-------- MATERIAL SUPPLIED --------
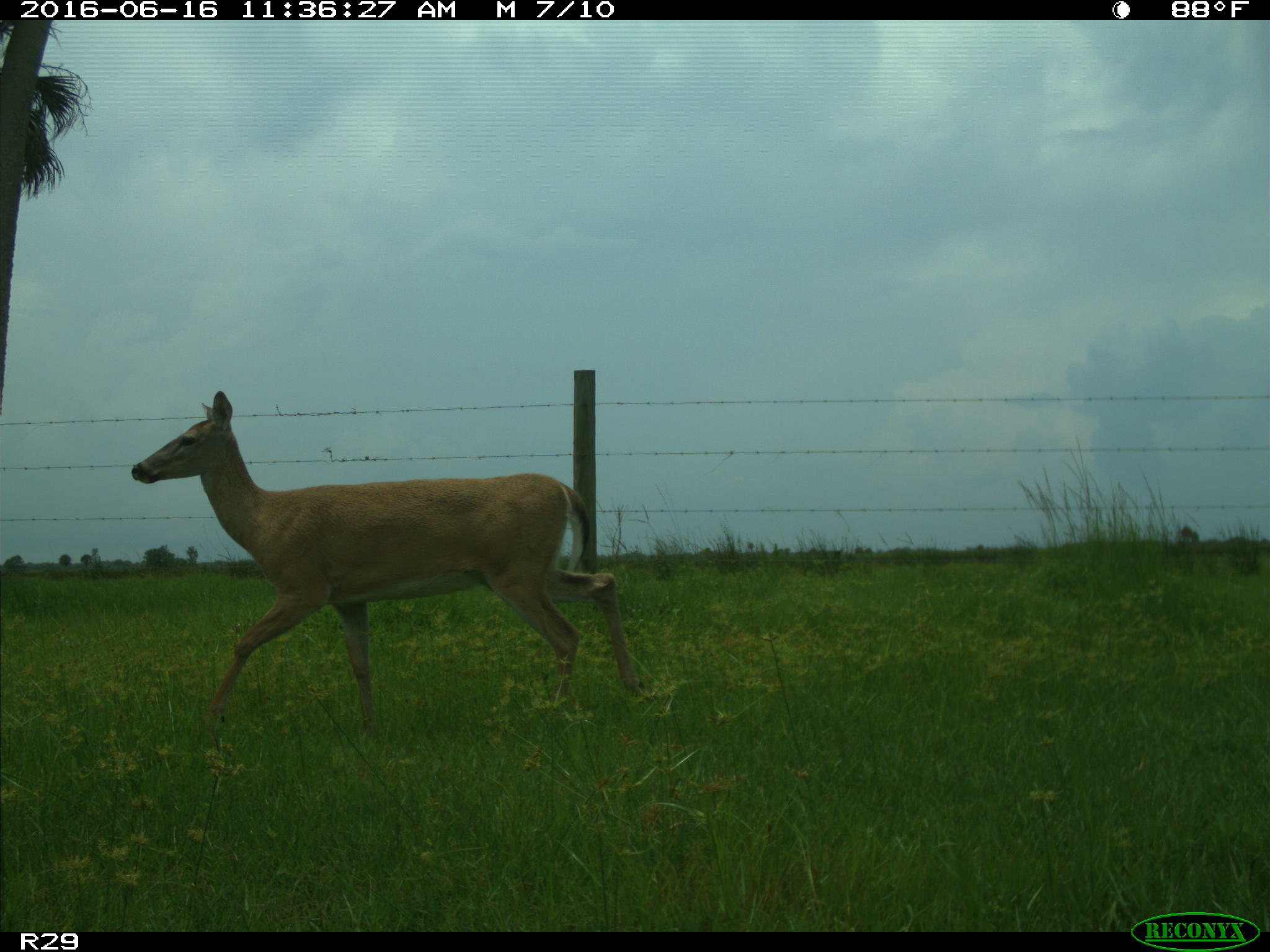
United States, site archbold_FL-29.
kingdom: Animalia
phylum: Chordata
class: Mammalia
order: Artiodactyla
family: Cervidae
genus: Odocoileus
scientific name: Odocoileus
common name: deer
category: unidentified deer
Unidentified deer (deer) (Odocoileus).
--------
TASK ITEM: Write out the lines of the listing from the one with "order: Artiodactyla" to the very end, inclusive, exactly as they appear and with nothing added.

RESPONSE AREA:
order: Artiodactyla
family: Cervidae
genus: Odocoileus
scientific name: Odocoileus
common name: deer
category: unidentified deer
Unidentified deer (deer) (Odocoileus).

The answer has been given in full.